2.8.1. Echocardiographic criteria for diagnosis of PPHN

1. Pulmonary arterial pressure >33% of the systemic arterial pressure.

2. Presence of right-to-left flow (that lasts >30% of the cardiac cycle) through the ductus arteriosus and/or foramen ovale.

3. TPV/RVET ratio <0.3 for mild PPHN and <0.23 for severe PPHN.

4. TAPSE <1 cm.

5. Right ventricular MPI >0.25.

6. D1/D2 ratio >0.81.

2.8.2. Evaluation of TTN

The modified TTN Silverman score (32, 33) (Table 1) will be used to assess the severity of the respiratory disorder. The sum of the points will correspond to the Silverman score (0–10 range; the higher the score, the more severe the respiratory distress).

Based on Szymanski et al.'s study (13) on the evaluation of TTN, we propose to use a modified LUS score in neonates with respiratory distress, which includes posterior instead of lateral lung fields, and a five-grade rating scale, where “0” corresponded to normal lung and “4” indicated the presence of pulmonary consolidations (13). The sum of all four area scores will be the total LUS score, which will range from 0 to 16.

For NIV, the following information will be collected: start time, total duration in days, initial/maximal pressure, and initial/maximal FiO₂.

2.9. Early termination

A patient can be withdrawn from the study at any stage following the decision of the principal investigator or withdrawal of consent from the parent/legal guardian. Early termination can also occur in the following cases:

• An adverse event (AE) likely related to the treatment intervention.

• The need for surfactant administration.

The need for intubation or rapid worsening of respiratory function, which is defined as follows:

a. An increase in oxygen demand by >50% for >30 min or an increase in pCO₂ above 70 mmHg in two consecutive examinations of blood acid–base parameters performed at a 1-h interval.

b. Repeated (more than twice in 1 h) incidents of apnea lasting >20 s, defined as cessation of breathing and bradycardia <100 beats per minute with oxygen saturation <80%.

c. The need for manual ventilation using a bag valve mask.

• Improvement of respiratory function, allowing NIV discontinuation.

• Severe violation of the eligibility criteria or study protocol.

Early termination of participation in the study will result in the discontinuation of the treatment with salbutamol. After treatment discontinuation, the patient will be followed up according to the study protocol until the seventh day of life or hospital discharge.

In every case, the reason for withdrawal will be described in the electronic case report form. Patient data collected before the withdrawal can be included in the analysis by the sponsor.

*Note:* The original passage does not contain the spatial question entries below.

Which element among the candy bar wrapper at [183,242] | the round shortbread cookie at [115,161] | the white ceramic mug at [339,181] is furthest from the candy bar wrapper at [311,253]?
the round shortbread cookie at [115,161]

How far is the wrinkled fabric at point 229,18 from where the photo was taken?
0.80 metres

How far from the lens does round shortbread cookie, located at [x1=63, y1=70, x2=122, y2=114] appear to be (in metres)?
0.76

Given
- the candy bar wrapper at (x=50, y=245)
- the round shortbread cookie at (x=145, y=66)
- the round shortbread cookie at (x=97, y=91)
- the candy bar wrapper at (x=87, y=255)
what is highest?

2.10. Data management and safety monitoring

2.10.1. Data collection and management

Details of data management (software, procedures, responsibilities, etc.) will be described in a data management plan prior to the trial. All medical records will be collected and stored in the web-based application “NEO-CRF,” developed and maintained by NEOVINCI—Poland. During the trial, the performance of data management and any deviations from the data management plan will be documented. Technical specifications of the trial database and all data checks will be documented in a data-validation plan. All medical records of the trial participants will be kept confidential and managed under the applicable laws and regulations.

2.10.2. Trial monitoring and oversight

The study will be monitored according to the monitoring plan. During monitoring visits, the study monitor will ensure that it is conducted according to the International Conference of Harmonization Good Clinical Practice guidelines and other binding standards, and verify the consistency between the content of electronic case report forms and the source data defined in the monitoring plan to an extent. Additionally, the data will be periodically overseen by an individual (designated by the sponsor) responsible for data quality control. All questionable entries will be resolved by the investigator and documented properly.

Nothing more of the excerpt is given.